=== PROVIDED DATA ===

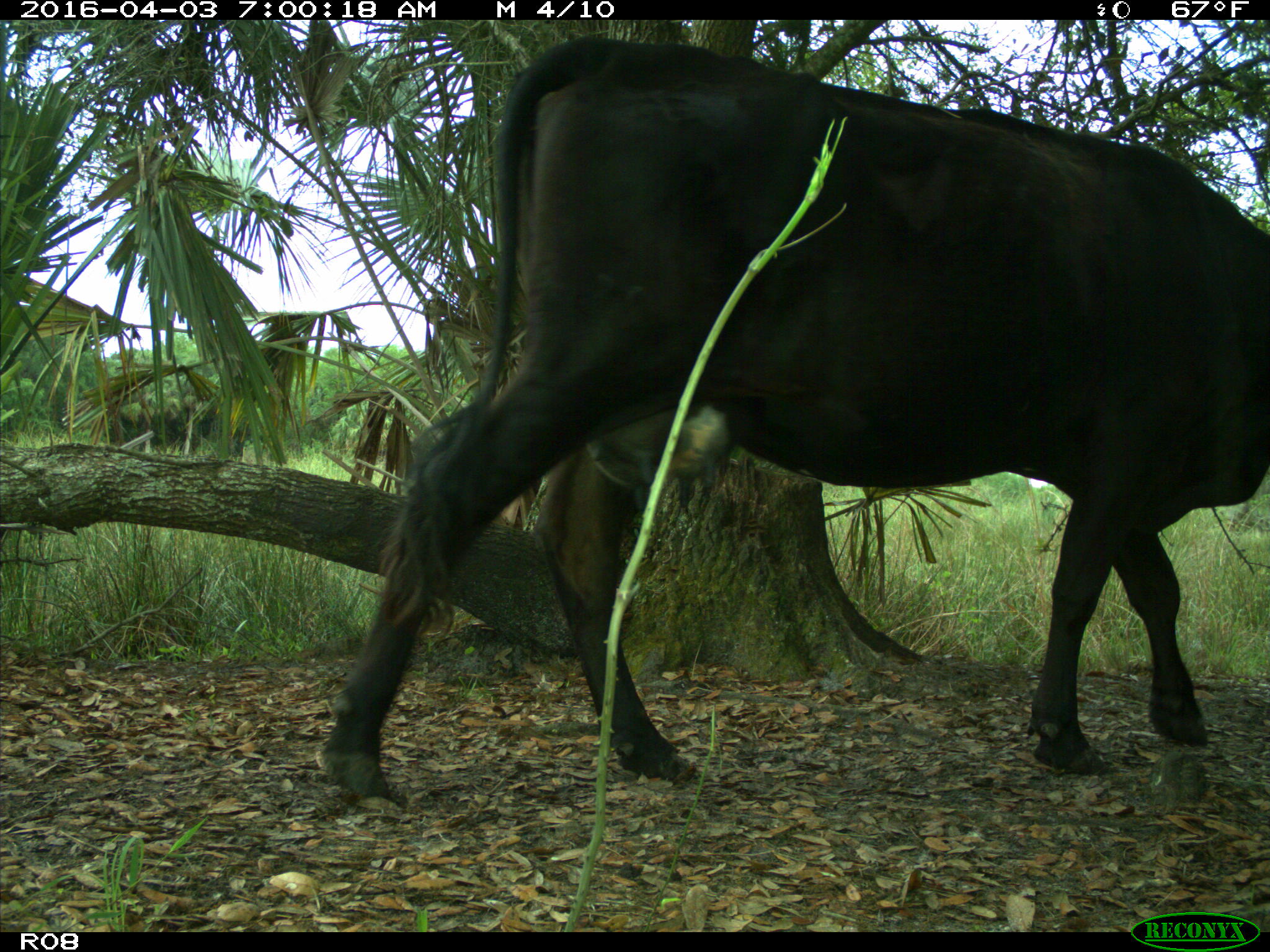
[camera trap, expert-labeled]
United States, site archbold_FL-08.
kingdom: Animalia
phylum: Chordata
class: Mammalia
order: Artiodactyla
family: Bovidae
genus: Bos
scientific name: Bos taurus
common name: domestic cow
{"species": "Bos taurus (domestic cow)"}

===

# WHAT IS REQUIRED
Please copy the records above word for word, leaving out every picture.

# RESULT BELOW
[camera trap, expert-labeled]
United States, site archbold_FL-08.
kingdom: Animalia
phylum: Chordata
class: Mammalia
order: Artiodactyla
family: Bovidae
genus: Bos
scientific name: Bos taurus
common name: domestic cow
{"species": "Bos taurus (domestic cow)"}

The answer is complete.